我有一个非常大的表,有超过 1000 万条记录。我想根据一些匹配的字段和一些不匹配的字段来查找重复项。
我目前使用的查询如下:
SELECT DISTINCT MainTable.[lineitemid]
FROM [dbo].[lineitem] MainTable
INNER JOIN [dbo].[lineitem] AS ChildTable
ON ChildTable.invoicedate = MainTable.invoicedate
AND LEFT(ChildTable.vendorname, 4) = LEFT(MainTable.vendorname, 4)
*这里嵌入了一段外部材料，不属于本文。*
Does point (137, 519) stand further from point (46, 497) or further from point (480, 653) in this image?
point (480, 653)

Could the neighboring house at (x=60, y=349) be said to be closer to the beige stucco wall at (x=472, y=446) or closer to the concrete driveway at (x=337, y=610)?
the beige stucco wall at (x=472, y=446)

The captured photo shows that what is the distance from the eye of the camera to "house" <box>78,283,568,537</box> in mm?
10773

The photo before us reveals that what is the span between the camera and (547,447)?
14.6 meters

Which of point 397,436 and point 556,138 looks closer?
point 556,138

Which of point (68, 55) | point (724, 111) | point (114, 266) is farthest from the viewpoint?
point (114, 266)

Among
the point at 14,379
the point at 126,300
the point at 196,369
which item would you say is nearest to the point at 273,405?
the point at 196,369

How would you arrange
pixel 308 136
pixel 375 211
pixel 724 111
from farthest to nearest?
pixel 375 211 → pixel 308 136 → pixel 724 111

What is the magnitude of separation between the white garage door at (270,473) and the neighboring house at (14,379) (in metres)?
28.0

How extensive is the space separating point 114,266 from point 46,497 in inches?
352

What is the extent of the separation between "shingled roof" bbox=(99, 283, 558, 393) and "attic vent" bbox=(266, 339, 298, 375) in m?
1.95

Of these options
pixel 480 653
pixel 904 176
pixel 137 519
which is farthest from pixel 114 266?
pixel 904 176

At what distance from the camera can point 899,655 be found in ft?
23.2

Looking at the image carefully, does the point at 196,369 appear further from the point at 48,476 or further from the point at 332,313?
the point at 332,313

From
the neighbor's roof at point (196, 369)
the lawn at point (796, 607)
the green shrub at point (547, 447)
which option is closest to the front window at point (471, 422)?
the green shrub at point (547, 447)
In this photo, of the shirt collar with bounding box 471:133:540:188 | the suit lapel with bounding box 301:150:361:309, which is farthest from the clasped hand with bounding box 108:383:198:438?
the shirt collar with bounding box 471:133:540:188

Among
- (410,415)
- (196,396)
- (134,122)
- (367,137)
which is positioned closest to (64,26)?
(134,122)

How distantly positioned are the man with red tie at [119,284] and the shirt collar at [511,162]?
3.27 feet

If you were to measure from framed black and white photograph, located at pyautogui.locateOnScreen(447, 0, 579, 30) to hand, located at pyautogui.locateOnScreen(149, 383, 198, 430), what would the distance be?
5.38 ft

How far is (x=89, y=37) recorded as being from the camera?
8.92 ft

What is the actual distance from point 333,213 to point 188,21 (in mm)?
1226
AND ChildTable.invoiceid <> MainTable.invoiceid AND -- Invoice ID column not matching
ChildTable.documentcurrencyamount = MainTable.documentcurrencyamount
WHERE ChildTable.lineitemid <> MainTable.lineitemid AND -- LineItemId is PK
MainTable.projectid = 1125 AND ChildTable.projectid = 1125 -- Duplicates should be identified with specific ProjectId
如果 ProjectId 的记录数低于 100,000,则此查询工作正常。当 ProjectId 记录超过 100 万条时,在执行此查询时,tempdb 大小会飙升至 100 GB,并导致磁盘空间不足的问题。查询需要永远执行。
请帮助我优化查询。
在获得上述查询的答案后添加了以下行......
非常感谢,@Gordon-Linoff。您建议的查询工作得更快。VendorName 来自不同的表。我可以包含如下所示的内部连接吗?
SELECT li1.[LineItemId]
FROM [dbo].[LineItem] li1
INNER JOIN VendorMaster vm1 ON li1.VendorNumber=vm1.VendorNumber
AND vm1.CompanyCode = li1.CompanyCode
WHERE EXISTS (SELECT 1
FROM [dbo].[LineItem] as li2
INNER JOIN VendorMaster vm2 on li2.VendorNumber = vm2.VendorNumber
AND vm2.CompanyCode = li2.CompanyCode
WHERE li2.InvoiceDate = li.InvoiceDate and
LEFT(li2.VendorName, 4) = LEFT(li1.VendorName, 4) and
li2.InvoiceId <> li1.InvoiceId and -- Invoice ID column not matching
li2.DocumentCurrencyAmount = li1.DocumentCurrencyAmount and
li2.LineItemId <> li1.LineItemId and
li2.ProjectId = li1.ProjectId
li2.VendorNumber = li.VendorNumber)
AND li.ProjectId = 1125
这是一种有效的方法吗?